Вернулся к Трэнту. Когда я заявил ему, что решил дать показания, отговаривать меня он не стал. Только улыбнулся своей безучастной улыбкой.
— Ну, я примерно так и предполагал. Позвоню прокурору и дам ему знать. Теперь мы не часто будем встречаться. Разумеется, свяжитесь с адвокатом мисс Робертс. Зовут его Макгайр. Отличный юрист. — Достав из кармана визитку, подал ее мне.
— Здесь его адрес. Советую вам отправиться к нему немедленно. Вам дорога теперь каждая минута.
Он поднялся.
— Где ваш сын, знаете. Можете забрать его по дороге.
Я его уже почти не слушал. Думал о Бетси, как она себя поведет, когда узнает, в какую темную бездну я ее вверг. И тут заметил, что, как обычно, Трэнт подает мне руку. Машинально я ее пожал.
— До свидания, лейтенант.
— Счастливо. — Он снял вдруг маску профессионала и на какой-то миг стал похож на живого человека, и даже улыбка стала живой человеческой улыбкой.

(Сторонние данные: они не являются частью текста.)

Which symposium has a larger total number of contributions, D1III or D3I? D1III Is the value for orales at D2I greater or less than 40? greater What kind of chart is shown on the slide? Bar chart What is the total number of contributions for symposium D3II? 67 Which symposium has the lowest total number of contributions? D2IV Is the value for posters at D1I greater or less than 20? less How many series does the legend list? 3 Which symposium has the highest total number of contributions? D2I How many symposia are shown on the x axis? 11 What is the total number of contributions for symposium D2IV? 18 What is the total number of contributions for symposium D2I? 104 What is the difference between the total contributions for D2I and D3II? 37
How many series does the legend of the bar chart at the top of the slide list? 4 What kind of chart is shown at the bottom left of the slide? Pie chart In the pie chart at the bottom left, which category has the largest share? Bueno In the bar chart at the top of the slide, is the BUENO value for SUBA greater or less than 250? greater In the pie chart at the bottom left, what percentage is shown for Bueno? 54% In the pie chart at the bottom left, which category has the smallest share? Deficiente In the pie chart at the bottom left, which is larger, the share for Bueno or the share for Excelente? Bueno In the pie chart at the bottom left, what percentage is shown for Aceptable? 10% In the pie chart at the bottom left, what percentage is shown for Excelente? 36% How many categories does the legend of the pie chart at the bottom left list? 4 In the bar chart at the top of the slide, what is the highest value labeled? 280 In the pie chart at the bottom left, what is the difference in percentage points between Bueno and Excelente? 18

— Прокурор взвился, как петух, — сказал он вдруг. — Я кое-что вам скажу, мистер Хардинг. Вы мне нравитесь.
21
Решимость самому распутать дело зародилась у меня внезапно, в приступе гнева. Но когда я возвращался домой с Рикки, страшась неизбежного объяснения с Бетси, успел прийти к выводу, что единственное спасение для всех нас — найти настоящего убийцу. И неужели это так невозможно? У меня была своя версия относительно предстоявшей Джимми встрече, только Трэнт ее презрительно отверг. Хотя Брауны могли кое-что знать. Трэнт их, конечно, расспрашивал, но при своем ортодоксальном подходе мог проглядеть какую-то мелочь, за которую можно ухватиться. И еще Дафна. Если еще захочет говорить со мной — после того, что я устроил ей и ее отцу, — могла бы дать хоть какую-то зацепку. Поскольку больше рассчитывать было не на что, я решил с этого и начать. Будь что будет, но я выясню, кто убил Джимми. Сорву процесс. Уберегу Бетси хоть от этого унижения.